[Records of spatial reasoning questions]
— begin —
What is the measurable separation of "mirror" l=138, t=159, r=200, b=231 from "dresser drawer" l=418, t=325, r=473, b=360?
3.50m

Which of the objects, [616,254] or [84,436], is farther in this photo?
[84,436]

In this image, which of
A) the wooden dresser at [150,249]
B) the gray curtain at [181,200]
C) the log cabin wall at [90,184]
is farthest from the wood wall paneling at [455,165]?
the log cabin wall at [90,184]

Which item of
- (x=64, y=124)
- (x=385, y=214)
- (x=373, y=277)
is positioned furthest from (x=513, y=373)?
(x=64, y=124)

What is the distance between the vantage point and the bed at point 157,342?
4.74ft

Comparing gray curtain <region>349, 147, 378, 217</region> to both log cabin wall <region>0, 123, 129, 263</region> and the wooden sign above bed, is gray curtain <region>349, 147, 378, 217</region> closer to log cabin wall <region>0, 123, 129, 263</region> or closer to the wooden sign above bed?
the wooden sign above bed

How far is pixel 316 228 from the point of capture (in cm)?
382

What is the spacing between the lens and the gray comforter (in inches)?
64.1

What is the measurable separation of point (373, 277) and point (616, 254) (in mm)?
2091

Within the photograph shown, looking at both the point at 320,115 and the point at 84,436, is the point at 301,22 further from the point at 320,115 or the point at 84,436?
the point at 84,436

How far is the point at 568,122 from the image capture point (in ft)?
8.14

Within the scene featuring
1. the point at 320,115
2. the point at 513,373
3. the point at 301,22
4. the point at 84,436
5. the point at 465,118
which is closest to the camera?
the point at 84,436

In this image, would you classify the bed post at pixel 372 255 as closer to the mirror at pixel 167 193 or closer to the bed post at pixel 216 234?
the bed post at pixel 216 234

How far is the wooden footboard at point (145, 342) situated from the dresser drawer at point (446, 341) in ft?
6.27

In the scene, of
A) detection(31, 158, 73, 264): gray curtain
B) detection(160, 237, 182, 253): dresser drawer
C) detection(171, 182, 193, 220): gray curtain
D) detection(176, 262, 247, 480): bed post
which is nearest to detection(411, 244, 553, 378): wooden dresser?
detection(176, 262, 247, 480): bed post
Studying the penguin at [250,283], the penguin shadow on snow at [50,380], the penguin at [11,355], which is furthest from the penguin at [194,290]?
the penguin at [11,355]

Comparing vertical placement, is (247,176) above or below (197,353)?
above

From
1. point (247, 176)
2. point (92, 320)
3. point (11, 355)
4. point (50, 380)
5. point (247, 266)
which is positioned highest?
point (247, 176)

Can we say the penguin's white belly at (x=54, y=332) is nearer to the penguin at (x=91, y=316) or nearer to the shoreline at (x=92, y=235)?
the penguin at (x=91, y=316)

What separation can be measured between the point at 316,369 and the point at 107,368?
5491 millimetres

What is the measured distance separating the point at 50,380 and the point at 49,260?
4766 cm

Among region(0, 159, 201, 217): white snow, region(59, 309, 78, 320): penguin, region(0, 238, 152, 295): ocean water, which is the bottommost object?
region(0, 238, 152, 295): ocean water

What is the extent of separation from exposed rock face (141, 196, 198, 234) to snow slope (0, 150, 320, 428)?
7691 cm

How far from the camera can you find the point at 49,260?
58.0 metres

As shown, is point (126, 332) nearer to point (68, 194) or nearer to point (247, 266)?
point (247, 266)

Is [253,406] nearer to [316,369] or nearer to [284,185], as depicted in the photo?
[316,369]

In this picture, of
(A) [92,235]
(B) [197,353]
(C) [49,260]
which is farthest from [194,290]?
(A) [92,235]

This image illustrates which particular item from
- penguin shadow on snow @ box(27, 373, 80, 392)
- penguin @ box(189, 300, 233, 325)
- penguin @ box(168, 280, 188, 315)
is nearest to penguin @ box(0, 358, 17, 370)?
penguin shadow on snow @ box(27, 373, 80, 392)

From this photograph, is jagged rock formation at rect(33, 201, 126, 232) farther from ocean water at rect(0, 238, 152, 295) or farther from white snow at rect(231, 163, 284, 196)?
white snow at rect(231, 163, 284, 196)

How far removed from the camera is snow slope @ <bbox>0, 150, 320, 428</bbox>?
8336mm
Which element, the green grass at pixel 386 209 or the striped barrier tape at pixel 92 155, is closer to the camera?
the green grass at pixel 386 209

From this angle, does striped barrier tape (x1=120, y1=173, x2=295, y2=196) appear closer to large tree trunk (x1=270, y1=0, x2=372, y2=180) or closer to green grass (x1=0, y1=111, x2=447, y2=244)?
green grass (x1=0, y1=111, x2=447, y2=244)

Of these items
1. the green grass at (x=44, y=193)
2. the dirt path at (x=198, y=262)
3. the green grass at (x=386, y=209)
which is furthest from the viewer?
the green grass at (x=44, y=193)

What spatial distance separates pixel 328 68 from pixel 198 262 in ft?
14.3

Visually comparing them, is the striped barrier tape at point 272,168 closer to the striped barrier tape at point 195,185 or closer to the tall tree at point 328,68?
— end —
- EXERCISE REQUIREMENTS:
Convert all of the material above into a JSON list of strings with one string per line, omitting blank lines.

- RESPONSE FOR THIS EXERCISE:
[
  "What is the measurable separation of \"mirror\" l=138, t=159, r=200, b=231 from \"dresser drawer\" l=418, t=325, r=473, b=360?",
  "3.50m",
  "Which of the objects, [616,254] or [84,436], is farther in this photo?",
  "[84,436]",
  "In this image, which of",
  "A) the wooden dresser at [150,249]",
  "B) the gray curtain at [181,200]",
  "C) the log cabin wall at [90,184]",
  "is farthest from the wood wall paneling at [455,165]?",
  "the log cabin wall at [90,184]",
  "Which item of",
  "- (x=64, y=124)",
  "- (x=385, y=214)",
  "- (x=373, y=277)",
  "is positioned furthest from (x=513, y=373)?",
  "(x=64, y=124)",
  "What is the distance between the vantage point and the bed at point 157,342?",
  "4.74ft",
  "Comparing gray curtain <region>349, 147, 378, 217</region> to both log cabin wall <region>0, 123, 129, 263</region> and the wooden sign above bed, is gray curtain <region>349, 147, 378, 217</region> closer to log cabin wall <region>0, 123, 129, 263</region> or closer to the wooden sign above bed?",
  "the wooden sign above bed",
  "How far is pixel 316 228 from the point of capture (in cm)?",
  "382",
  "What is the spacing between the lens and the gray comforter (in inches)?",
  "64.1",
  "What is the measurable separation of point (373, 277) and point (616, 254) (in mm)?",
  "2091",
  "Within the photograph shown, looking at both the point at 320,115 and the point at 84,436, is the point at 301,22 further from the point at 320,115 or the point at 84,436?",
  "the point at 84,436",
  "How far is the point at 568,122 from the image capture point (in ft)?",
  "8.14",
  "Within the scene featuring",
  "1. the point at 320,115",
  "2. the point at 513,373",
  "3. the point at 301,22",
  "4. the point at 84,436",
  "5. the point at 465,118",
  "which is closest to the camera?",
  "the point at 84,436",
  "In this image, would you classify the bed post at pixel 372 255 as closer to the mirror at pixel 167 193 or closer to the bed post at pixel 216 234?",
  "the bed post at pixel 216 234",
  "How far is the wooden footboard at point (145, 342) situated from the dresser drawer at point (446, 341) in ft?",
  "6.27",
  "In the scene, of",
  "A) detection(31, 158, 73, 264): gray curtain",
  "B) detection(160, 237, 182, 253): dresser drawer",
  "C) detection(171, 182, 193, 220): gray curtain",
  "D) detection(176, 262, 247, 480): bed post",
  "which is nearest to detection(411, 244, 553, 378): wooden dresser?",
  "detection(176, 262, 247, 480): bed post",
  "Studying the penguin at [250,283], the penguin shadow on snow at [50,380], the penguin at [11,355], which is furthest from the penguin at [194,290]?",
  "the penguin at [11,355]",
  "Comparing vertical placement, is (247,176) above or below (197,353)?",
  "above",
  "From",
  "1. point (247, 176)",
  "2. point (92, 320)",
  "3. point (11, 355)",
  "4. point (50, 380)",
  "5. point (247, 266)",
  "which is positioned highest?",
  "point (247, 176)",
  "Can we say the penguin's white belly at (x=54, y=332) is nearer to the penguin at (x=91, y=316) or nearer to the shoreline at (x=92, y=235)?",
  "the penguin at (x=91, y=316)",
  "What separation can be measured between the point at 316,369 and the point at 107,368?",
  "5491 millimetres",
  "What is the measured distance separating the point at 50,380 and the point at 49,260?",
  "4766 cm",
  "Among region(0, 159, 201, 217): white snow, region(59, 309, 78, 320): penguin, region(0, 238, 152, 295): ocean water, which is the bottommost object?",
  "region(0, 238, 152, 295): ocean water",
  "What is the extent of separation from exposed rock face (141, 196, 198, 234) to snow slope (0, 150, 320, 428)?",
  "7691 cm",
  "How far from the camera can you find the point at 49,260?",
  "58.0 metres",
  "As shown, is point (126, 332) nearer to point (68, 194) or nearer to point (247, 266)?",
  "point (247, 266)",
  "Is [253,406] nearer to [316,369] or nearer to [284,185], as depicted in the photo?",
  "[316,369]",
  "In this picture, of",
  "(A) [92,235]",
  "(B) [197,353]",
  "(C) [49,260]",
  "which is farthest from [194,290]?",
  "(A) [92,235]",
  "This image illustrates which particular item from",
  "- penguin shadow on snow @ box(27, 373, 80, 392)",
  "- penguin @ box(189, 300, 233, 325)",
  "- penguin @ box(168, 280, 188, 315)",
  "is nearest to penguin @ box(0, 358, 17, 370)?",
  "penguin shadow on snow @ box(27, 373, 80, 392)",
  "From this photograph, is jagged rock formation at rect(33, 201, 126, 232) farther from ocean water at rect(0, 238, 152, 295) or farther from white snow at rect(231, 163, 284, 196)?",
  "white snow at rect(231, 163, 284, 196)",
  "How far removed from the camera is snow slope @ <bbox>0, 150, 320, 428</bbox>?",
  "8336mm",
  "Which element, the green grass at pixel 386 209 or the striped barrier tape at pixel 92 155, is closer to the camera?",
  "the green grass at pixel 386 209",
  "From this angle, does striped barrier tape (x1=120, y1=173, x2=295, y2=196) appear closer to large tree trunk (x1=270, y1=0, x2=372, y2=180) or closer to green grass (x1=0, y1=111, x2=447, y2=244)?",
  "green grass (x1=0, y1=111, x2=447, y2=244)",
  "Of these items",
  "1. the green grass at (x=44, y=193)",
  "2. the dirt path at (x=198, y=262)",
  "3. the green grass at (x=386, y=209)",
  "which is furthest from the viewer?",
  "the green grass at (x=44, y=193)",
  "What spatial distance separates pixel 328 68 from pixel 198 262 in ft?",
  "14.3",
  "Visually comparing them, is the striped barrier tape at point 272,168 closer to the striped barrier tape at point 195,185 or closer to the tall tree at point 328,68?"
]